*READING TEXT:*
+++++
If architecture possesses both qualities of tool and object, let us examine which of these promotes the principle of humanism. Tools, and by extension machines, are often typecast as anti-humanist, stereotypically portrayed as the horrors of an industrial age unleashed upon a helpless proletariat. The reality is that tools are conceived rationally (they are the epitome of reason) and are an index of the advancement of a civilization. Labeled ‘Instrumental Reason’ and rendered suspect as a nightmare of technology out of control (think of Hiroshima, DDT, or the psychotic super-computer HAL), an entire counterculture of utopian aspiration was born and died only three decades ago, manifest in everything from nomadic tent cities (think of Woodstock) to Fuller’s geodesic domes (ironically one of the highest forms of technology in service of efficiency), and finally eclipsing in the extreme technological paranoia of the Uni-bomber and various survivalist militias. Perhaps as a result of these two extremes, naive optimism and anxious pessimism, we have come to understand technology again as a tool, that is, as being useful when determined by appropriateness. The German philosopher Imannuel Kant considered reason as neither good or evil unto itself, but instead can be used for either of these ends dependent on the nature of the will using it (Plato said, “Great evil springs out of a fullness of nature....weak natures are scarcely capable of very great good or evil.”). Certainly telematics and the computer have again reaffirmed a faith in technology’s ability to promote progress; we have discovered again the naive exhilaration that the internet represents the closest model to date of a totalized democratic freedom without restriction.
+++++
*STATED EXERCISE:*
In the passage on tools and humanism, how did Kant regard reason?
+++++
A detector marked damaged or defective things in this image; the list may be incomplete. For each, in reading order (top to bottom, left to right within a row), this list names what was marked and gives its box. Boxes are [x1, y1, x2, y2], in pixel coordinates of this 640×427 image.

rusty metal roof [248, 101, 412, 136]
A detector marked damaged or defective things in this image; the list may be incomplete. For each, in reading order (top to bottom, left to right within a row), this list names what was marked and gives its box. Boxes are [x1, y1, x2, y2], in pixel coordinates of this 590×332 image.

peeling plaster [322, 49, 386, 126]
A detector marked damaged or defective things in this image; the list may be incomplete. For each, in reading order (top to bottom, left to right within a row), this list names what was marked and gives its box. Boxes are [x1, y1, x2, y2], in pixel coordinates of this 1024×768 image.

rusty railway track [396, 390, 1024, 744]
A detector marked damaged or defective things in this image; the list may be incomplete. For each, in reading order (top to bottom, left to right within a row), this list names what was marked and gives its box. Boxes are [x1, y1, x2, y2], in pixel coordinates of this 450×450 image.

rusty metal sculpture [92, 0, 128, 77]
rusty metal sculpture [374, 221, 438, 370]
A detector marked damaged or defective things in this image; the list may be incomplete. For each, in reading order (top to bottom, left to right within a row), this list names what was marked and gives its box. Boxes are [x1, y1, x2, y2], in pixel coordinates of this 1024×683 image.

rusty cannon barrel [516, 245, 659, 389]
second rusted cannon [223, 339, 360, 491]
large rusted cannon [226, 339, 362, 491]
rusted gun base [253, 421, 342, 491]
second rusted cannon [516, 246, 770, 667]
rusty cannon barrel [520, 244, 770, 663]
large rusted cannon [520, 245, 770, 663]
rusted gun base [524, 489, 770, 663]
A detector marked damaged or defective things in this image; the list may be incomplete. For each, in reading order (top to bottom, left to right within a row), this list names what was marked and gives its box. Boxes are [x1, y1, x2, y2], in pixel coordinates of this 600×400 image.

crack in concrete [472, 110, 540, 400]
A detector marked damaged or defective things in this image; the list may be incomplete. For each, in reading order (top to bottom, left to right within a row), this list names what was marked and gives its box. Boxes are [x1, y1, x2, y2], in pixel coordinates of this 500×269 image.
+++++
*RESPONSE TO THIS TASK:*
As neither good nor evil in itself, usable for either end depending on the nature of the will using it.